**Arbeitsauftrag:**
Kannst du den Textauszug über die Entrechtung Max Hellmanns vollständig und Wort für Wort unverändert ausgeben?
══ Textauszug ══
1938 ff.: Entrechtung und Ausgrenzung
Max Hellmanns Geschäft wurde am frühen Morgen des 10. November 1938 geplündert und verwüstet. Er selbst wurde wochenlang in „Schutzhaft“ genommen. Enteignungs- und Zwangsmaßnahmen des Regimes führten in der Folge zur Geschäftsaufgabe und zum Verkauf der Immobilien. 1940 wurden Max Hellmann und seine Frau zusammen mit den anderen Lichtenfelser Juden im heruntergekommenen „Judenhaus“ in der Judengasse 14 zusammengepfercht. Weitere Schikanen wie Ausgangssperren, Reiseverbote und Abgabepflicht für Winterbekleidung verschlimmetern das Leben.
═══
══ Datensatz ══
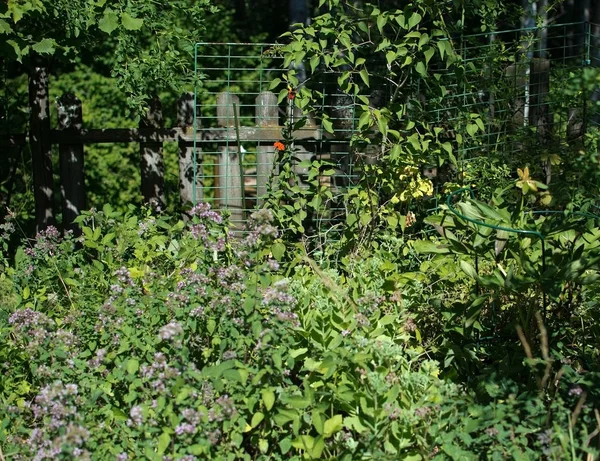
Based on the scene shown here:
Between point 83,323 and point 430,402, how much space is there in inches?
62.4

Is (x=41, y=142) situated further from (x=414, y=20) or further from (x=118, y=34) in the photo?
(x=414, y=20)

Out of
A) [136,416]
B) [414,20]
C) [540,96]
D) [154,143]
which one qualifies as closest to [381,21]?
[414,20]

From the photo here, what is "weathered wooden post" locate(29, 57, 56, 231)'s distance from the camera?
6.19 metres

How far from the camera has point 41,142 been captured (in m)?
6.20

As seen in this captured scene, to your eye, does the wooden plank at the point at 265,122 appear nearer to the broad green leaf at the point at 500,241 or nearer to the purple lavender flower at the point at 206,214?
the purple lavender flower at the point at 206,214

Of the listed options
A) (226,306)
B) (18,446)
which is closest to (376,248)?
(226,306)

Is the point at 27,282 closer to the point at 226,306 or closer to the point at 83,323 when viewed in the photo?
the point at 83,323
═══
**Antwort:**
1938 ff.: Entrechtung und Ausgrenzung
Max Hellmanns Geschäft wurde am frühen Morgen des 10. November 1938 geplündert und verwüstet. Er selbst wurde wochenlang in „Schutzhaft“ genommen. Enteignungs- und Zwangsmaßnahmen des Regimes führten in der Folge zur Geschäftsaufgabe und zum Verkauf der Immobilien. 1940 wurden Max Hellmann und seine Frau zusammen mit den anderen Lichtenfelser Juden im heruntergekommenen „Judenhaus“ in der Judengasse 14 zusammengepfercht. Weitere Schikanen wie Ausgangssperren, Reiseverbote und Abgabepflicht für Winterbekleidung verschlimmetern das Leben.